* **AIM**
Return, unchanged, the lines of the items below, starting at the line that contains "At what distance from the" and ending at the line that contains "156493 millimetres". Include both of those lines.

========

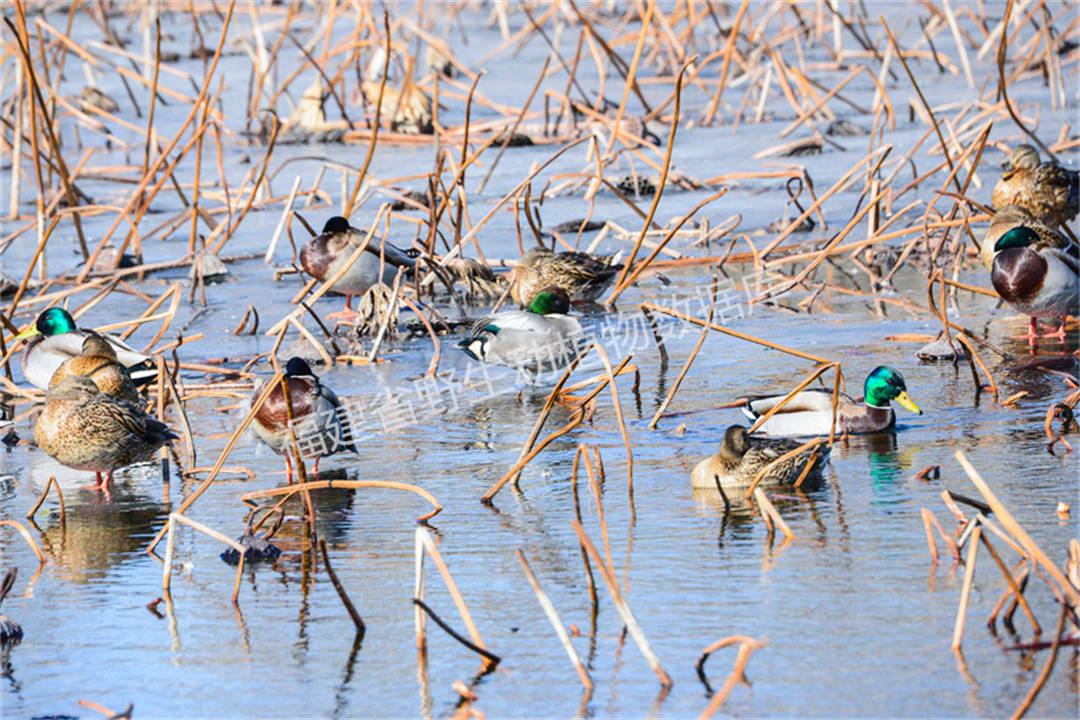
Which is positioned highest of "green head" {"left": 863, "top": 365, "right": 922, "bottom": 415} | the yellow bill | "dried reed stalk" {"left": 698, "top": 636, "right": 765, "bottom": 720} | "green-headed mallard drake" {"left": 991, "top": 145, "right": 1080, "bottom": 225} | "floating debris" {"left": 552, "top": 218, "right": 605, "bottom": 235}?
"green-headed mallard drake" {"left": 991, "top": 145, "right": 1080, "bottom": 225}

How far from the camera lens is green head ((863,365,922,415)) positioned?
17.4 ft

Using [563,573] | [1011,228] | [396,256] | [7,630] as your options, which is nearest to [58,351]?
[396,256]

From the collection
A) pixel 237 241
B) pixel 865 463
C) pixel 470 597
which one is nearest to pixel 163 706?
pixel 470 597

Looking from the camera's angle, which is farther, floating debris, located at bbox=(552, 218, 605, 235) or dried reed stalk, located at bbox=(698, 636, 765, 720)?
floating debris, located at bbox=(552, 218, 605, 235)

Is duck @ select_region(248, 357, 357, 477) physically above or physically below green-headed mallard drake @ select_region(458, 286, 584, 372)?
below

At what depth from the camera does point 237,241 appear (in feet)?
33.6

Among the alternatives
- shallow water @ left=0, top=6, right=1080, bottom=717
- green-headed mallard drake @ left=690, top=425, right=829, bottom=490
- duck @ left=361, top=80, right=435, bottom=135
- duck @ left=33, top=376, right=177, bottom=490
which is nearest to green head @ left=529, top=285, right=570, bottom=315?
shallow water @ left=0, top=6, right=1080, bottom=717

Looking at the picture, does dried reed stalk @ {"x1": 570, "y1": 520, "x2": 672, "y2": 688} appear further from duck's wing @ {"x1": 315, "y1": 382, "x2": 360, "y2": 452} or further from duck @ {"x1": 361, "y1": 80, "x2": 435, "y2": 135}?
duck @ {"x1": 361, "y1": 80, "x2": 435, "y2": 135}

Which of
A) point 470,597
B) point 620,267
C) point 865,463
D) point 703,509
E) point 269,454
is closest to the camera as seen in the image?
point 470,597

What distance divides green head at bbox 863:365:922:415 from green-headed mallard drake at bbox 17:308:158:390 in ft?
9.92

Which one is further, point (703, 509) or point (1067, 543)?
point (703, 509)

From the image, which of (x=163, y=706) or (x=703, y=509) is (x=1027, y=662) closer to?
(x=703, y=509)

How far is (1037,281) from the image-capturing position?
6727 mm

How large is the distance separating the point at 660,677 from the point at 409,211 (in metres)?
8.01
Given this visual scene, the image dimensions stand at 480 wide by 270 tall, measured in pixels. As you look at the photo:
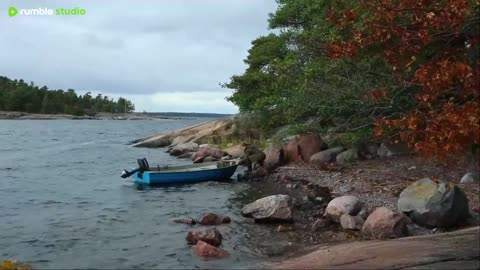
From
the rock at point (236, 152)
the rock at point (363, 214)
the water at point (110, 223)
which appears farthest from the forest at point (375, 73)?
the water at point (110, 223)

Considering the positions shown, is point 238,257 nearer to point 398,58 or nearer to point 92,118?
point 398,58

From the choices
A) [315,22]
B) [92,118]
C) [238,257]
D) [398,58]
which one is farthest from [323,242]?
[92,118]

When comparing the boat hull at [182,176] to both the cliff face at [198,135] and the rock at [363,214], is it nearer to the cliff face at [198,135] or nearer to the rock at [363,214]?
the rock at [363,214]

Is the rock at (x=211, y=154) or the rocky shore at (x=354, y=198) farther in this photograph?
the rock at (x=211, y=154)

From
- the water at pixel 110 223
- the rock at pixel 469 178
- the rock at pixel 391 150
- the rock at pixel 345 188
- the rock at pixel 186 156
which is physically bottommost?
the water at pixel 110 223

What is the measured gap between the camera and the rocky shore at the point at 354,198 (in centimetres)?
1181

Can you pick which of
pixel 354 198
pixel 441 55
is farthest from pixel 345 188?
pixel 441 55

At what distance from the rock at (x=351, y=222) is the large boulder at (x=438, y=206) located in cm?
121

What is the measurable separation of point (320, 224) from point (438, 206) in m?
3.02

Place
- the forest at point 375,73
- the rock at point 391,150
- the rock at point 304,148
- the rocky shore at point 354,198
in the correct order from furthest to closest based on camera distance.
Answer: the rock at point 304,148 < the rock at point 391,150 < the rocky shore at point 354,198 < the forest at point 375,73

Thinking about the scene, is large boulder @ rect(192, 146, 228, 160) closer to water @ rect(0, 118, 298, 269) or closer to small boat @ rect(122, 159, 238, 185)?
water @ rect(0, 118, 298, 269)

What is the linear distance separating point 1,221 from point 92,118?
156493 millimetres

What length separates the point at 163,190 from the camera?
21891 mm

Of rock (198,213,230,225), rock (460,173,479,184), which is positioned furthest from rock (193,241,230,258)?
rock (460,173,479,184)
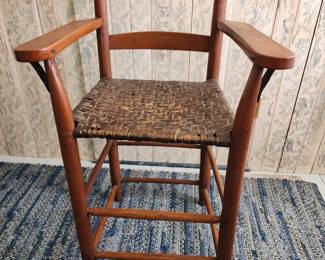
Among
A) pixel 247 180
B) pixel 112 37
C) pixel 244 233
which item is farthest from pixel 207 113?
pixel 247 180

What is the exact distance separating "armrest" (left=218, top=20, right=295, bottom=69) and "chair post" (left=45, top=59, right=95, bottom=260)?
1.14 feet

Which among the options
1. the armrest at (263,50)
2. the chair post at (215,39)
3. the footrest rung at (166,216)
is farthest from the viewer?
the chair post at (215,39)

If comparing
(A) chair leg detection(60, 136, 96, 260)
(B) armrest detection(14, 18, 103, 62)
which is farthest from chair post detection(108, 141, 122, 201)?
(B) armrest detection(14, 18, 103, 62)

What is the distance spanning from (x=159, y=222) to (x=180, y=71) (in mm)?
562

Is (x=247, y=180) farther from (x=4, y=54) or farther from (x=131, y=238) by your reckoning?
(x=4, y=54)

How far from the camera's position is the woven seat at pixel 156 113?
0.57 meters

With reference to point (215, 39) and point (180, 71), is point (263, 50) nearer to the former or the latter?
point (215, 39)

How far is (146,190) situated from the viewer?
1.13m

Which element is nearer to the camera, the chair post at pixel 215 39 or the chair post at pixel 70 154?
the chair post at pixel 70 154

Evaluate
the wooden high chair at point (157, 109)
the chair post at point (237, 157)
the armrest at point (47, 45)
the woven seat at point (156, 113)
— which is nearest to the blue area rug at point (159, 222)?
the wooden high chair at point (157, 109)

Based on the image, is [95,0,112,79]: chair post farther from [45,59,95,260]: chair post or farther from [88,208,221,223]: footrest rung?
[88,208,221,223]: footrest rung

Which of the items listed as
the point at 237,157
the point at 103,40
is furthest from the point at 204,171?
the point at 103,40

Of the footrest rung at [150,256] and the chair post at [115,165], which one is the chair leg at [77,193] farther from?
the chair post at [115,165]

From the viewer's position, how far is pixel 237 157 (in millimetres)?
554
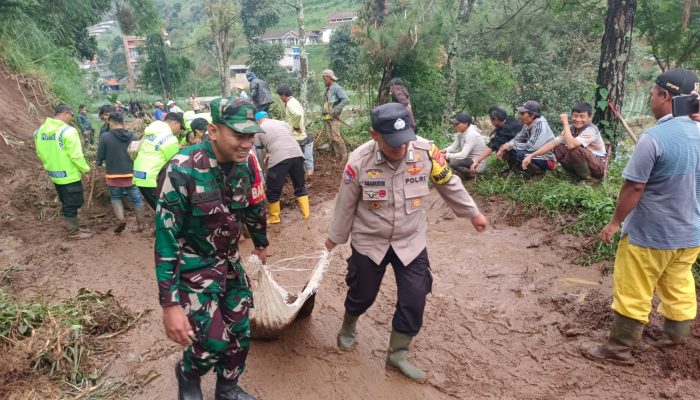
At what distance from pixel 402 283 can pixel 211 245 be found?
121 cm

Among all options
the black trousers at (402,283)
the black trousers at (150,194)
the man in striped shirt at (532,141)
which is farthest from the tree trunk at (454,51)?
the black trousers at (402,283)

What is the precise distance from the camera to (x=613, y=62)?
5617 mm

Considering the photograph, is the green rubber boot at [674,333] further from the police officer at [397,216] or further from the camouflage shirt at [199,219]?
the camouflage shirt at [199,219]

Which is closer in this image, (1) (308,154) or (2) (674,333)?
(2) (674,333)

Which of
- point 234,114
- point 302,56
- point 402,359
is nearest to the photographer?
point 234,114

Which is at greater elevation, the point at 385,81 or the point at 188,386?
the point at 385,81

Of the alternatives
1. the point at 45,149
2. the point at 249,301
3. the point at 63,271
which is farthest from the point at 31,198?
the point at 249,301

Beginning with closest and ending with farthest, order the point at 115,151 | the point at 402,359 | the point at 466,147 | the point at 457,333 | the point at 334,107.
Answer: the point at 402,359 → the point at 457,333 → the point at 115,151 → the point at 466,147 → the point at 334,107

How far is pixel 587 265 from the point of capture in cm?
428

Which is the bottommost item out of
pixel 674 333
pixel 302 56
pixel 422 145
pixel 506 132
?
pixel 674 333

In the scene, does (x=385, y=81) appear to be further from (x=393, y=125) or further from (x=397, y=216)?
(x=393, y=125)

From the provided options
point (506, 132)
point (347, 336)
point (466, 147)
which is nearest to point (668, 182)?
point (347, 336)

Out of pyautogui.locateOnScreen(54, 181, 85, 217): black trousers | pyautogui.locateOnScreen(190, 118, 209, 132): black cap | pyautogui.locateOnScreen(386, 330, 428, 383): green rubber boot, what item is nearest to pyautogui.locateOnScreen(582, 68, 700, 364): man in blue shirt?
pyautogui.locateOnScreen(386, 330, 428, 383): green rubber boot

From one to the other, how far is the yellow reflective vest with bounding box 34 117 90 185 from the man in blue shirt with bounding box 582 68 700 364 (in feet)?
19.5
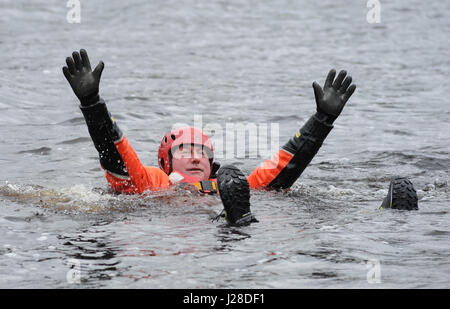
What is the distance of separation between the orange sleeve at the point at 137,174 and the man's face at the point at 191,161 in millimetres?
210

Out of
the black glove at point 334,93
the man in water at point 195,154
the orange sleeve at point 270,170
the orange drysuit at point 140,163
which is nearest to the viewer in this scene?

========

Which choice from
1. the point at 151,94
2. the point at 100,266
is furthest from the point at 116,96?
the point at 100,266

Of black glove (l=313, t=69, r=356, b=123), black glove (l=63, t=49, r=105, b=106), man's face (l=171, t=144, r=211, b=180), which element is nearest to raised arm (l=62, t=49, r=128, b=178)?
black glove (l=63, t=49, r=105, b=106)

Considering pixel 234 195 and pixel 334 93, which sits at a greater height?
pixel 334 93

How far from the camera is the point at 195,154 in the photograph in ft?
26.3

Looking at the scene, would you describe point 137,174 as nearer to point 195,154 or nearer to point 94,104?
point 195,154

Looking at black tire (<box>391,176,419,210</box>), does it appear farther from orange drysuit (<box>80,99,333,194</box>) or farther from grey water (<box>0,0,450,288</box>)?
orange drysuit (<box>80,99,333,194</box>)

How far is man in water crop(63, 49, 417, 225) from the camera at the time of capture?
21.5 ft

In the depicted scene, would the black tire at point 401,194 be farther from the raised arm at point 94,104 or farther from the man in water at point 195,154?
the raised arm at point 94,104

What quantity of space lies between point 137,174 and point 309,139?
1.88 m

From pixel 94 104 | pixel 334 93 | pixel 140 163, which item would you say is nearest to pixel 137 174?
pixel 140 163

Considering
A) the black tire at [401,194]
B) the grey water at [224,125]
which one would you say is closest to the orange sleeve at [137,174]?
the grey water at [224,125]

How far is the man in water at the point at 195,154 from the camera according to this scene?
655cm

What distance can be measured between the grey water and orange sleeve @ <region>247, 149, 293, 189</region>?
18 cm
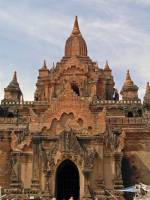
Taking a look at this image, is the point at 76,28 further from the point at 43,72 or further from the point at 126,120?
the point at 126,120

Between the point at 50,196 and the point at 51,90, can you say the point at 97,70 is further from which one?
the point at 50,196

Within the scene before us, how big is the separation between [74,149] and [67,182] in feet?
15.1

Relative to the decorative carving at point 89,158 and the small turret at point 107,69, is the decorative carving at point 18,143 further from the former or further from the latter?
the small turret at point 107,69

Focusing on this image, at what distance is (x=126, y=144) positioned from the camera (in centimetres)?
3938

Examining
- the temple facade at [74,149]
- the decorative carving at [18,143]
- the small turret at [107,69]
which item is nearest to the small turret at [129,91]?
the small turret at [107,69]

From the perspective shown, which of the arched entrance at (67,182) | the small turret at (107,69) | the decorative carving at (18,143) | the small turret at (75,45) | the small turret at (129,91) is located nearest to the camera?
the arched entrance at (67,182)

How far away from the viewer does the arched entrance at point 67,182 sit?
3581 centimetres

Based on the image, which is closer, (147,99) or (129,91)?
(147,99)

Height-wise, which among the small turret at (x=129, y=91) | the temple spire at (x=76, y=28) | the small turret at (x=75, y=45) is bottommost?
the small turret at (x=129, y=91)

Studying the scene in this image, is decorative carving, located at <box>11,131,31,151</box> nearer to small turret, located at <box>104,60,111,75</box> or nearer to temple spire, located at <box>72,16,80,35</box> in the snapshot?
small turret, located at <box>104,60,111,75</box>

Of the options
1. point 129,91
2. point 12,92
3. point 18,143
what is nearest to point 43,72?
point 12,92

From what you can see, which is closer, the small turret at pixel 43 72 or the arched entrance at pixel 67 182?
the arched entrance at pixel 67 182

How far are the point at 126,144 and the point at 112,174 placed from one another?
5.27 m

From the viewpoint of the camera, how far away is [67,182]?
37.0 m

========

* **COMPLETE ANSWER**
At what distance from the rock at (x=351, y=222) is the large boulder at (x=438, y=206) located in cm?
121

What is the measurable separation of point (320, 224) from point (438, 206) in m?
3.02

Place
- the forest at point 375,73
- the rock at point 391,150
- the rock at point 304,148
- the rocky shore at point 354,198
in the correct order from furthest to closest based on camera distance.
Answer: the rock at point 304,148 < the rock at point 391,150 < the rocky shore at point 354,198 < the forest at point 375,73

Thinking about the scene, is large boulder @ rect(192, 146, 228, 160) closer to water @ rect(0, 118, 298, 269) or closer to small boat @ rect(122, 159, 238, 185)?
water @ rect(0, 118, 298, 269)

What is the linear distance separating point 1,221 from point 92,118?
156493 millimetres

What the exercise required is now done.